Dr. Édouard Vassière arrives at the quay too late to matter - or so everyone assumes. But Vassière has spent ten years developing a theory that no one at the Academy of Medicine will accept: the human retina preserves the last image it ever captured. In a clandestine laboratory above a damp courtyard, he and his assistant Nour Benali, an Algerian-born chemist whose name appears on none of the papers she makes possible, have developed a method to reveal what a dead man saw in his final seconds.
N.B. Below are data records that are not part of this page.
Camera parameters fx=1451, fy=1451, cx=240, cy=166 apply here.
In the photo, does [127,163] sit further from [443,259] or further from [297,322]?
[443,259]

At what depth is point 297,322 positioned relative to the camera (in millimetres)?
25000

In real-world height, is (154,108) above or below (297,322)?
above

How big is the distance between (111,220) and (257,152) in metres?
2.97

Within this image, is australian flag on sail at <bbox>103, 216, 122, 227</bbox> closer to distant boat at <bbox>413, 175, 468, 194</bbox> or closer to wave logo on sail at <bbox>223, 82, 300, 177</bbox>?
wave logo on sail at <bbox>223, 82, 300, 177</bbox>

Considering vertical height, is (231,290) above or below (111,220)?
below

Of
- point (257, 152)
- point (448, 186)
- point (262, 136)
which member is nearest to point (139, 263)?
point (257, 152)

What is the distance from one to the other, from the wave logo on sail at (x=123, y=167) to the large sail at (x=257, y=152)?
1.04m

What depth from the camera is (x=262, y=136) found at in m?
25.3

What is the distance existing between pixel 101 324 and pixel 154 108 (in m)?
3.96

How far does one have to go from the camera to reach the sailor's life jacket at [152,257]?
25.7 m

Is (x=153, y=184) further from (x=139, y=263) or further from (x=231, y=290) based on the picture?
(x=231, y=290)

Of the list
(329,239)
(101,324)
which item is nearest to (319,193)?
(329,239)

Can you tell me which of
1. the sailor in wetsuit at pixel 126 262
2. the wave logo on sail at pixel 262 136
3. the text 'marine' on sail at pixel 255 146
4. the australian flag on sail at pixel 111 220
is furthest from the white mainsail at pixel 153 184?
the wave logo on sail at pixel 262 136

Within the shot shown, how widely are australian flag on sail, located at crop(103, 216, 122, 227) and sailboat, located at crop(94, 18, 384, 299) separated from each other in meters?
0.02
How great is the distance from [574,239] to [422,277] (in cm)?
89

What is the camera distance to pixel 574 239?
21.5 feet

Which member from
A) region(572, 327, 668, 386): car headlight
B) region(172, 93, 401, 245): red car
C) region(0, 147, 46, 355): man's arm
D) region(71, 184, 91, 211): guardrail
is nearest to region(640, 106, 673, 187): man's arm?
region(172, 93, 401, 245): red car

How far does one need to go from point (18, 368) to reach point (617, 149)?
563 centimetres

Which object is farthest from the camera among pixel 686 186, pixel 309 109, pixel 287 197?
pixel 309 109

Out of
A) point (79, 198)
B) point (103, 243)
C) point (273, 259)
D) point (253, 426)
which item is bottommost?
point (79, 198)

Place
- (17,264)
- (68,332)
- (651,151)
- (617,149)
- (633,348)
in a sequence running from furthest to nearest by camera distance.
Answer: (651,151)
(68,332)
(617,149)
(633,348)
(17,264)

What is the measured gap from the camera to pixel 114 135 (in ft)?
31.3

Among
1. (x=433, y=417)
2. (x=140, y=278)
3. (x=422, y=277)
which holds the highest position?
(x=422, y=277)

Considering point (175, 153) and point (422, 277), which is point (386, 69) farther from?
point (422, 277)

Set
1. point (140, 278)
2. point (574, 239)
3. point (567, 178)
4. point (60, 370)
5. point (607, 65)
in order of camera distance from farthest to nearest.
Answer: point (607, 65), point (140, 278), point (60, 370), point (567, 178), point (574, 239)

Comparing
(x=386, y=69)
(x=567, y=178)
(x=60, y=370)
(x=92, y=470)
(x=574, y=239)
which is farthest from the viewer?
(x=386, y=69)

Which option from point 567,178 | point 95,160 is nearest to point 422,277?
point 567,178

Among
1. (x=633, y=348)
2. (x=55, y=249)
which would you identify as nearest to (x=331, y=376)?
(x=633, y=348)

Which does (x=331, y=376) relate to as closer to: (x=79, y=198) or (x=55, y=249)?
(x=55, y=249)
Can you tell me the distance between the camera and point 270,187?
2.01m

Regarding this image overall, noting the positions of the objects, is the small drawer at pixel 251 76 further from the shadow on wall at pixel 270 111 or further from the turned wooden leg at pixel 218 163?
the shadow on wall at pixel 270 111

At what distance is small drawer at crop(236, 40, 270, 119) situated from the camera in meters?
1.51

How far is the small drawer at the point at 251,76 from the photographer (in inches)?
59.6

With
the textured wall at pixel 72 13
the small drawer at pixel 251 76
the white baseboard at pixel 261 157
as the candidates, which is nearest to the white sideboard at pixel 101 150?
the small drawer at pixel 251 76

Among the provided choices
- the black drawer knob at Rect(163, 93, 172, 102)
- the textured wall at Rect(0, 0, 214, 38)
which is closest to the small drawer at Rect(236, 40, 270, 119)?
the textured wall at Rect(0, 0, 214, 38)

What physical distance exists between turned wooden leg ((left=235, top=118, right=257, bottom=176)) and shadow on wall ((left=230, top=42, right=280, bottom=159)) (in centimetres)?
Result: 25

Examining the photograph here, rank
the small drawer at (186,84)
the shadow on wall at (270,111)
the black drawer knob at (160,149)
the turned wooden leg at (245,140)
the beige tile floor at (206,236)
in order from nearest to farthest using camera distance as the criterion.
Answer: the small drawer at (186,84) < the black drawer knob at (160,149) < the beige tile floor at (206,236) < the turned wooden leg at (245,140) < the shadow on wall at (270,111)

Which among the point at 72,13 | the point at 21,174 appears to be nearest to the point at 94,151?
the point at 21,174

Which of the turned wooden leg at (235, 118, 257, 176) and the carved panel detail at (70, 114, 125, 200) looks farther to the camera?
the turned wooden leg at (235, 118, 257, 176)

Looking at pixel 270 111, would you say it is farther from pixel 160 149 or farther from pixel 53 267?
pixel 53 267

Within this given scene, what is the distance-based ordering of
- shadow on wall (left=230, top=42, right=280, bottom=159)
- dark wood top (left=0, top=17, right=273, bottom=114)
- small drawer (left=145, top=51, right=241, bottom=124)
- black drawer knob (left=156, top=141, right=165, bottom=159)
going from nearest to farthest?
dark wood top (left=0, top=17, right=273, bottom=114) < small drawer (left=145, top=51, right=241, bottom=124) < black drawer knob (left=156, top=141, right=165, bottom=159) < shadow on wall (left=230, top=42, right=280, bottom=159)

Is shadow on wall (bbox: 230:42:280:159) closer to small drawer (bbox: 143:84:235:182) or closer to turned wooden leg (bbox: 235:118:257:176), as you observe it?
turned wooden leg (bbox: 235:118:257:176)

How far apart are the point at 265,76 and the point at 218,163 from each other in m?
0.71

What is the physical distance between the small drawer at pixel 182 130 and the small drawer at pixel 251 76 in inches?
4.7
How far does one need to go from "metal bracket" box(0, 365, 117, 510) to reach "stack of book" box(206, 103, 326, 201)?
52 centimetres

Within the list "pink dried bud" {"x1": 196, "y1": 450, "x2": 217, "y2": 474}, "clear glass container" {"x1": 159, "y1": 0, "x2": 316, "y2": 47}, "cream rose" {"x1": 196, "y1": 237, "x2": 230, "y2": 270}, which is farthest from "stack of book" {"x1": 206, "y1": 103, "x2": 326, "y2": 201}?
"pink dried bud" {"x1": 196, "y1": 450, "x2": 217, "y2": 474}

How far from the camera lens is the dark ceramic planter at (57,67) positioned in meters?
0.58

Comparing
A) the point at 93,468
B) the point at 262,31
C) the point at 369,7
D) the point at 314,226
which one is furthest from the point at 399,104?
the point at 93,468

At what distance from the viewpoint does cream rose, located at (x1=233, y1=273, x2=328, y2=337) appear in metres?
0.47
What they find will put them both in danger.
A man's face. A white shirt collar. And the official badge of the French Republic.
As Inspector Maret closes in on a minister with everything to hide, the investigation draws in a journalist who watches from the shadows, a widow who has been waiting with a box of her husband's files, and a gallery of forgotten inventors whose discoveries the world refuses to admit exist: Mendel's laws of heredity, Léon Scott's recorded voices, Bertillon's identification system, Lister's antisepsis. Each of them right. Each of them erased.
The Dead Man's Gaze is a historical mystery about evidence buried, science stolen, and truth that refuses to stay dead. It is also the story of Nour Benali - who solved the crime, and whose name you will not find in any textbook.
For readers of intellectual historical mysteries and stories of women whose work was taken from them.